Kazakh journalists staged a protest, releasing two special editions of the oppositional paper Assandi Times. The Dec. 19 edition featured several pages of materials about the draft law, and the front page displayed logos of organizations and newspapers who were against the draft law and the headline “To Our and Your Freedom!” There were also statements and open letters to Nazarbaev from several international organizations. The Dec. 26 edition had two pages of materials on the draft law. In addition, experts say the Organization for Security and Cooperation in Europe sent Nazarbaev a letter, offering to help draft a law that would comply with international standards for freedom of speech.
Journalists and human rights groups have long criticized the draft law, which they say gives excessive power to the Ministry of Information and will allow it to shut down media outlets without a court hearing. The draft law is the third and, experts say, most draconian of Kazakhstan’s draft laws.
Assandi Times editor Irina Petrushova said she hopes Nazarbaev will refuse to sign the law, and thus she plans another protest edition later in January. “We have no hope in the Senate, and a very small hope that the President will rethink and not sign this draft law. But, again, this is a very small hope. We will continue to speak out against this law,” Petrushova said. She said she believed that if international organizations vocally opposed the draft law, the President would decide not to sign the law.

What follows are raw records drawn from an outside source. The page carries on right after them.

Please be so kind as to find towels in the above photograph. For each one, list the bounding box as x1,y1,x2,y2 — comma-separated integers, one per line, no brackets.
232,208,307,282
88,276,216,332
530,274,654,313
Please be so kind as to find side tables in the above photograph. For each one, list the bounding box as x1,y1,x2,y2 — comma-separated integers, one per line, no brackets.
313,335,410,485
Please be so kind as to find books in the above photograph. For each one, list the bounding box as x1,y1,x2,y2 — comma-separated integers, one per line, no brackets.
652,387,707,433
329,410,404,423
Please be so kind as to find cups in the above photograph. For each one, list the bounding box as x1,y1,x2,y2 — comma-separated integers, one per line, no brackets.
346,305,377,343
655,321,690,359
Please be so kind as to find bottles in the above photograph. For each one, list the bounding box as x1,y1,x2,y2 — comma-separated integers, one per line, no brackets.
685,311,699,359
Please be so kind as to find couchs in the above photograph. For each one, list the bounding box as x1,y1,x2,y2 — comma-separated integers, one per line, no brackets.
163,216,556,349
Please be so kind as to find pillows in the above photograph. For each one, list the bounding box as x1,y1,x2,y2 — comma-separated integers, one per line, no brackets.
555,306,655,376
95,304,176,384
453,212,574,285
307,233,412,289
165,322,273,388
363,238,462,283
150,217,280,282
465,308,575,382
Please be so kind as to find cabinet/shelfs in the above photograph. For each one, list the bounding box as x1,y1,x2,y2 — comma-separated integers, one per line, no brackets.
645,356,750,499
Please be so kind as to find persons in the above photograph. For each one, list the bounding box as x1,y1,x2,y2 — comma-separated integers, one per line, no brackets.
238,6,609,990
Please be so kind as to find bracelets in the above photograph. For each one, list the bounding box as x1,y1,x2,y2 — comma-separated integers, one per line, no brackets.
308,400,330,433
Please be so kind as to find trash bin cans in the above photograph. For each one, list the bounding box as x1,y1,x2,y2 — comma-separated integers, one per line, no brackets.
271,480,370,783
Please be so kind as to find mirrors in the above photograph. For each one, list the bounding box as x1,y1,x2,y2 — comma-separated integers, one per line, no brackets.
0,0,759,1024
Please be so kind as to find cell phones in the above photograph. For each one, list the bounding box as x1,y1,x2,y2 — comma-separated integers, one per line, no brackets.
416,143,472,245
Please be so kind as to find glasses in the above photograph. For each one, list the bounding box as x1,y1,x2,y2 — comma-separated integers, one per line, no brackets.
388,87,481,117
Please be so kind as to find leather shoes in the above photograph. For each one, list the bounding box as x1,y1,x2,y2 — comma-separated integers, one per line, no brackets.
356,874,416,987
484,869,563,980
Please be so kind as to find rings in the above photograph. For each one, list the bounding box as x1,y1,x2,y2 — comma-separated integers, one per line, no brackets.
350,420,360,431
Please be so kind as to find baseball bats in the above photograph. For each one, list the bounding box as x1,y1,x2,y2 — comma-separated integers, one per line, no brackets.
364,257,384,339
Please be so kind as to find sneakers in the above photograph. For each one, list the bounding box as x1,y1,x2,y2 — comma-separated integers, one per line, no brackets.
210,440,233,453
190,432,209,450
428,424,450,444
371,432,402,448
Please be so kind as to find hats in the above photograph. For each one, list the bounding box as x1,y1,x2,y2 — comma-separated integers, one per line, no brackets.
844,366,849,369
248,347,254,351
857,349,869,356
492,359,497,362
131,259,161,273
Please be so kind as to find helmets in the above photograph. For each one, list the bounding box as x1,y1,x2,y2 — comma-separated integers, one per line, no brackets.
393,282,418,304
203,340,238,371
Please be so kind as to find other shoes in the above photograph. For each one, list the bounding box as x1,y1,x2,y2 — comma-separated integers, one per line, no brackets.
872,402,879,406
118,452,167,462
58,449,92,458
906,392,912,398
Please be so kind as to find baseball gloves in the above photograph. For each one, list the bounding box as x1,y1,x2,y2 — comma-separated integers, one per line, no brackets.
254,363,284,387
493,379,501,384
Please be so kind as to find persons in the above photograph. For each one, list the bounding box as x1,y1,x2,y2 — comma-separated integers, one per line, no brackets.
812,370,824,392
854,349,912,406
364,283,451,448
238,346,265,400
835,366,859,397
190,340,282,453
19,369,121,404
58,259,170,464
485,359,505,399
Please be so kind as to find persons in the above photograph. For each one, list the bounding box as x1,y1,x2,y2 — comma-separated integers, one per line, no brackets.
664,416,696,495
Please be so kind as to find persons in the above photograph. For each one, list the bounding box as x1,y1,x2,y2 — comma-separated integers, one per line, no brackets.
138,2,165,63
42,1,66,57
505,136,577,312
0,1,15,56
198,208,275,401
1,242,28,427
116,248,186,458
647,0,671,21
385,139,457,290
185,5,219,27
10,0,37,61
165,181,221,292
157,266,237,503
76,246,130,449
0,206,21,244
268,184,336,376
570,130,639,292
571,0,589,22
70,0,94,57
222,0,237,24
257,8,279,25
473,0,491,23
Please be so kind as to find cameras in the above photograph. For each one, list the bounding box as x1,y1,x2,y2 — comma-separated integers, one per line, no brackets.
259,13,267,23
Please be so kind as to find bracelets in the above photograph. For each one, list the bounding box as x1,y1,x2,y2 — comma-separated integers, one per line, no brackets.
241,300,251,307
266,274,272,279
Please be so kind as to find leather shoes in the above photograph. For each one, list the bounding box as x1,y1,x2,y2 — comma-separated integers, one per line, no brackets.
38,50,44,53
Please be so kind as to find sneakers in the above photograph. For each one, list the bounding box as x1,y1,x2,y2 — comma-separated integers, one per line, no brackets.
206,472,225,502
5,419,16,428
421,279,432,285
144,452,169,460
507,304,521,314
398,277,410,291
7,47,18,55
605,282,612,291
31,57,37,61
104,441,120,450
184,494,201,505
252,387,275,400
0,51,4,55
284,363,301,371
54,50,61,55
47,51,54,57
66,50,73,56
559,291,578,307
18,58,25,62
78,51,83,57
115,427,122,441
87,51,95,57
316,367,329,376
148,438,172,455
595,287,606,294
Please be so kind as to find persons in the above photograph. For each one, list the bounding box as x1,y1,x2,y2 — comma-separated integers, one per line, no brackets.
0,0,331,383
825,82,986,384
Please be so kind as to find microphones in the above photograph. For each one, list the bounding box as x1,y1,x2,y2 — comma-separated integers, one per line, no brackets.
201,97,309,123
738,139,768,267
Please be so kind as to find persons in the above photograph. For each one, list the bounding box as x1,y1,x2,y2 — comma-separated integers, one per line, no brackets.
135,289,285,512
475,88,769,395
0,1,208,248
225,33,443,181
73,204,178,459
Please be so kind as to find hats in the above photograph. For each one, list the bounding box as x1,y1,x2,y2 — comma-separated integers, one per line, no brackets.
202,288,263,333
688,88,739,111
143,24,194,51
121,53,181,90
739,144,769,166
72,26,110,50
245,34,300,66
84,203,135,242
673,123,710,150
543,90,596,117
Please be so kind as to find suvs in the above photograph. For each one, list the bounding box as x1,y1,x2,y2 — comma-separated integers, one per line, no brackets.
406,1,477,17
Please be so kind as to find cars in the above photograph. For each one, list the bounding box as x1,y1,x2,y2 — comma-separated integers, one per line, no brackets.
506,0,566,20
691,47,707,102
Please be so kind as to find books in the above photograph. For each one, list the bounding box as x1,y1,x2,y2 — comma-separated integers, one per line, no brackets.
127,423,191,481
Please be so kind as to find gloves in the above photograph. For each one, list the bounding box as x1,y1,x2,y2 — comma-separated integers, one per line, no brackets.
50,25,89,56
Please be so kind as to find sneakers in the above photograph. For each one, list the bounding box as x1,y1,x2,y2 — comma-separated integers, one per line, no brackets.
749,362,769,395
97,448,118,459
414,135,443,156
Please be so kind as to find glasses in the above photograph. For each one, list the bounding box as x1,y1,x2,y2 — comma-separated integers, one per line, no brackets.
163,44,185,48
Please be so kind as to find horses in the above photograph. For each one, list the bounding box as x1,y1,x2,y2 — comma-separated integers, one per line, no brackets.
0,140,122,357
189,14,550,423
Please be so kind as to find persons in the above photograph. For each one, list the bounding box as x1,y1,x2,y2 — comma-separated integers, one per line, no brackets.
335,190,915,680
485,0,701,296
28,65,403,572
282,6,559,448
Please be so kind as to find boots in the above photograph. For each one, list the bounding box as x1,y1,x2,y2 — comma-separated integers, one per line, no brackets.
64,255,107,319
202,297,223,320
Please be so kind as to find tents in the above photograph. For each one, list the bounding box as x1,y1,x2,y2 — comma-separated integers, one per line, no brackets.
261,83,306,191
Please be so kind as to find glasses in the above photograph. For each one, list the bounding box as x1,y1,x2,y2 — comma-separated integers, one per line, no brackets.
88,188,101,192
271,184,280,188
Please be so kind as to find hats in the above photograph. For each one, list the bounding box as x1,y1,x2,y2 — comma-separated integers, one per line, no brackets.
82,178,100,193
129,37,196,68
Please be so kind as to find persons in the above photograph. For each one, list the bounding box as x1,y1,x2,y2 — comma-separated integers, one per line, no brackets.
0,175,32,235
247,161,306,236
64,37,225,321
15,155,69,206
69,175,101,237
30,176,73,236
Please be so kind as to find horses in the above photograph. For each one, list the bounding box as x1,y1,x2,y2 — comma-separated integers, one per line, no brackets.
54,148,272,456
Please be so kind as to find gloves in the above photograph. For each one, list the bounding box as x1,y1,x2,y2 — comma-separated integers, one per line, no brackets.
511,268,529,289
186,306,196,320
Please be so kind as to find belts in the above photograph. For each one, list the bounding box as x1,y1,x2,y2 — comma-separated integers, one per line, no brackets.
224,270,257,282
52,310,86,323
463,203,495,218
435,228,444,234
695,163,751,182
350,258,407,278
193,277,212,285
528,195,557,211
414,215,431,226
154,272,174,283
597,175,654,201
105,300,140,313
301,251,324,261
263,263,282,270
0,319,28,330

But considering many politicians’ recent statements, this seems increasingly unlikely. Nazarbaev said Dec. 23 that international organizations should not interfere in Kazakhstan’s internal affairs and should “not dictate which laws to pass and which to reject.” The day of the vote, the Mazhilis press service released a statement from Deputy Erasyl Abylkasymov, who said he had previously decided to vote against the law because of a certain wording. But upon reading it more carefully, he said he had decided he is “fully on the side of the government” because the West was urging Kazakhstan to reject the law in an attempt to control the country. “The West, of course, does not want us to be independent from them. In connection with this, I ask you to defend our informational space, and therefore I am in favor of passing the government’s version [of the draft law],” Abylkasymov said in the statement. Other deputies expressed similar opinions.
Abylkasymov also pointed to Russian opposition to the law, saying the Kazakh media was too Russified. Newspapers and TV stations, like NTV and Izvestiya, are Kazakh counterparts of Russian organizations. In the draft law, the amount of material which can be rebroadcast is limited, and Kazakh-language programming must compose 50 percent of the programming and its playing time must be distributed evenly.
Toby Mendel, Asia Program Director for the free-speech organization Article 19, said the law clearly contradicts international standards for freedom of expression, so it is not an “internal” affair of Kazakhstan. “By international agreement, by international law and by basic principles of respect for human dignity, human rights are not internal matters. No government that is serious about respecting human rights would make a claim like that. … There is no question but that the law, if passed, would breach international standards relating to freedom of expression,” he said. Article 19 released a report analyzing the draft law’s provisions in September.
Evgeniy Zhovtis, head of the Kazakhstan International Bureau for Human Rights and Rule of Law, said his outlook for the future of the media in Kazakhstan was “generally pessimistic” because this example showed that “no amount of protest … can change anything.” Nonetheless, he and other lawyers and journalists pointed to how novel recent protests have been; no similar protests with such wide international support have been staged by Kazakh journalists. The importance of the protest, then, may lie in whether it will bring continued solidarity.